■ **Extrait du document**

=-=-=-=-=

By akademiotoelektronik, 15/09/2022
Fabula, la recherche en literature Cycle de séminaires : HOME III Habiter la langue / Language as home (Bruxelles) PROLONGATION DE L'APPEL
HOME III
Habiter la langue / Language as home
Les rencontres dans le cadre du troisième volet du Cycle de séminaires HOME viseront à explorer le sens et la portée de la notion de « home » à travers l'usage multiple de la langue. Habiter la langue, être habité par la langue, celle qu’on considère comme la sienne. Ou bien une ou plusieurs autres langues avec lesquelles on co-habite. Ou encore une langue autre qui s’invite, une langue autre qui se voit imposée. Que peut signifier « habiter » dans ces contextes ? Exil, créolisation, migration, hétérolinguisme, nostalgie, folie, démence sont des expériences individuelles ou collectives, des ruptures existentielles, où seule la langue ou les langues s’avère(nt) offrir des ancrages, des repères ou un foyer.
Habiter une langue volontairement plurielle ou non, avec laquelle on peut non seulement mettre en mots qui on est, exprimer une identité parfois éclatée, mais avec laquelle on imagine et on crée, avec laquelle on esquisse un « home ». Les pistes suivantes ne se veulent ni exclusives ni exhaustives, mais plutôt comme un point de départ pour des échanges qui traversent et entrecroisent champs disciplinaires à partir des textes littéraires contemporains.
Dans l’intimité de la langue
De quelles manières habiter la langue reviendrait à habiter le temps, le paysage, l’oubli et la mémoire, tant chacune de ces dimensions s’articule par une singularité linguistique dans sa conjugaison des temps, son esthétique, ses souvenirs ? La langue se partage et se donne à habiter, elle nous accueille en elle, avec ses expressions et ses tournures, son réservoir symbolique et ses silences que nous demeurons libres d’explorer, exploiter, voire détourner par jeu ou par représailles. Ainsi lui accorde-t-on l’expression de ce que nous sommes et devenons. Que serions-nous sans cette origine inscrite dans la langue maternelle – curieuse expression remontant au XIe siècle, à l’abbaye de Gorze, près de Metz, qui évoque la Vierge Marie, à qui l’on offre alors des cathédrales, pour désigner la langue de l’Église et de ses écoles, qui laisse à la porte le parler vernaculaire, « fait maison » (Ivan Illich) ? Que signifierait aussi oublier sa langue maternelle dans le cas d’expatriés de longue date ? Ou à la suite d’un accident ou d’une maladie neurodégénérative ?

=-=-=-=-=

■ **Données brutes**
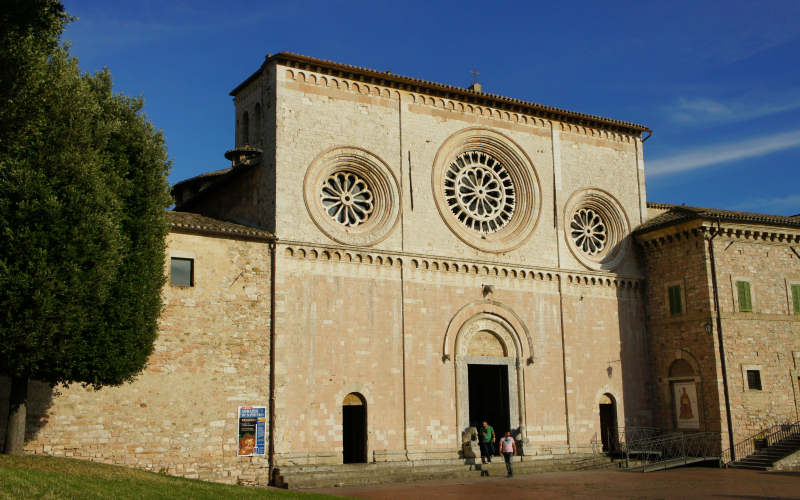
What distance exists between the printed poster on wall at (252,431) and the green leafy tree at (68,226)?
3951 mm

=-=-=-=-=

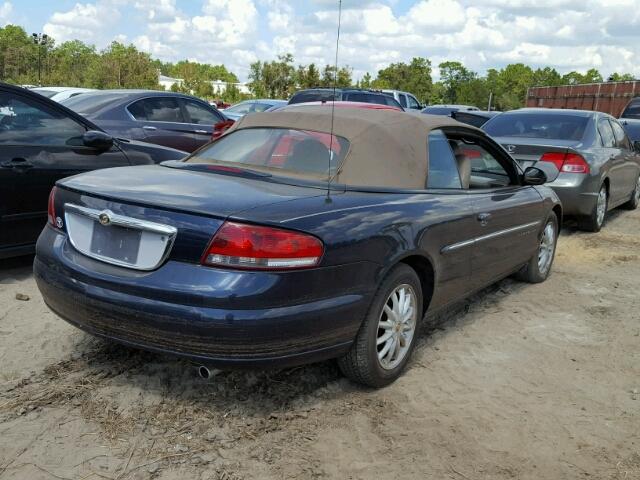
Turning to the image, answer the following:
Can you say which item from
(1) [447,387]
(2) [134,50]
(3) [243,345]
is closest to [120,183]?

=-=-=-=-=

■ **Objectif de l'exercice**
Répondez à ces questions d'après le texte sur le cycle de séminaires HOME.
1. De quel volet du cycle s'agit-il ?
2. Quel auteur est cité pour l'expression « fait maison » ?
3. À quel siècle et à quelle abbaye remonte l'expression « langue maternelle » ?

■ **Réponse**
1. Du troisième volet.
2. Ivan Illich.
3. Au XIe siècle, à l'abbaye de Gorze, près de Metz.